TASK STATEMENT -
Reproduce, word for word, every line starting at the line that contains "Which among point" and ending with the final line of the entries.
::::
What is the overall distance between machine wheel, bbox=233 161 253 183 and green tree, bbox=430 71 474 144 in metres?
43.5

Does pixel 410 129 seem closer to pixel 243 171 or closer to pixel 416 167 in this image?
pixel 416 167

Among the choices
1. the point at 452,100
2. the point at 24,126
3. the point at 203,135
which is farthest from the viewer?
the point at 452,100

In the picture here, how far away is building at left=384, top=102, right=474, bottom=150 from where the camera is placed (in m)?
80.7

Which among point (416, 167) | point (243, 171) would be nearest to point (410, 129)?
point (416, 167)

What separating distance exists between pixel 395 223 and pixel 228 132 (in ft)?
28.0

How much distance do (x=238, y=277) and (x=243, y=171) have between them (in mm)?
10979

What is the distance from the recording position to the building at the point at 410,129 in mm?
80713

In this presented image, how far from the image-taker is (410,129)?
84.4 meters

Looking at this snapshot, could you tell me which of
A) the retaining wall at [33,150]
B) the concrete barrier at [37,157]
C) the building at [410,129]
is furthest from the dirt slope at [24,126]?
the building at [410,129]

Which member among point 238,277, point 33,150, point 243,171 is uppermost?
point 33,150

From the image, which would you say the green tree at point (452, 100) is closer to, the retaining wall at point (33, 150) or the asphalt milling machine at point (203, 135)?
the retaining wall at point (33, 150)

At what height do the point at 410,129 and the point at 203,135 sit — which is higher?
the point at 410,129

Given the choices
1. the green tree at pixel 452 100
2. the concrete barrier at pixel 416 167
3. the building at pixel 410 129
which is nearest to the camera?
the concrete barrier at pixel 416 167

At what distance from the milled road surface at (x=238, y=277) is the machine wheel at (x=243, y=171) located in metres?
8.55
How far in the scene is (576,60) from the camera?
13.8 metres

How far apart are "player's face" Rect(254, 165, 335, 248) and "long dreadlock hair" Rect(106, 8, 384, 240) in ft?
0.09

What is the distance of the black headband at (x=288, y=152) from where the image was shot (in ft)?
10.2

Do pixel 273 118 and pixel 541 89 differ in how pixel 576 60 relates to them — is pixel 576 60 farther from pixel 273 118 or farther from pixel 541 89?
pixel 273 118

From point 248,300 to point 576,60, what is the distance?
::::
COMPLETED EXERCISE -
Which among point (416, 167) | point (243, 171) would be nearest to point (410, 129)?
point (416, 167)

What separating distance exists between pixel 395 223 and pixel 228 132 (in ft)?
28.0

How much distance do (x=238, y=277) and (x=243, y=171) have between them (in mm)?
10979

What is the distance from the recording position to the building at the point at 410,129 in mm?
80713

In this presented image, how far from the image-taker is (410,129)?
84.4 meters

Looking at this snapshot, could you tell me which of
A) the retaining wall at [33,150]
B) the concrete barrier at [37,157]
C) the building at [410,129]
is furthest from the dirt slope at [24,126]?
the building at [410,129]

Which member among point 238,277, point 33,150, point 243,171 is uppermost?
point 33,150

From the image, which would you say the green tree at point (452, 100) is closer to, the retaining wall at point (33, 150) or the asphalt milling machine at point (203, 135)?
the retaining wall at point (33, 150)

At what height do the point at 410,129 and the point at 203,135 sit — which is higher?
the point at 410,129

Given the choices
1. the green tree at pixel 452 100
2. the concrete barrier at pixel 416 167
3. the building at pixel 410 129
which is nearest to the camera?
the concrete barrier at pixel 416 167

At what distance from the milled road surface at (x=238, y=277) is the machine wheel at (x=243, y=171) located in metres?
8.55
How far in the scene is (576,60) from the camera?
13.8 metres

How far apart are "player's face" Rect(254, 165, 335, 248) and "long dreadlock hair" Rect(106, 8, 384, 240) in ft?
0.09

What is the distance of the black headband at (x=288, y=152) from where the image was shot (in ft)?
10.2

Do pixel 273 118 and pixel 541 89 differ in how pixel 576 60 relates to them — is pixel 576 60 farther from pixel 273 118 or farther from pixel 541 89?
pixel 273 118

From point 248,300 to point 576,60, what is the distance?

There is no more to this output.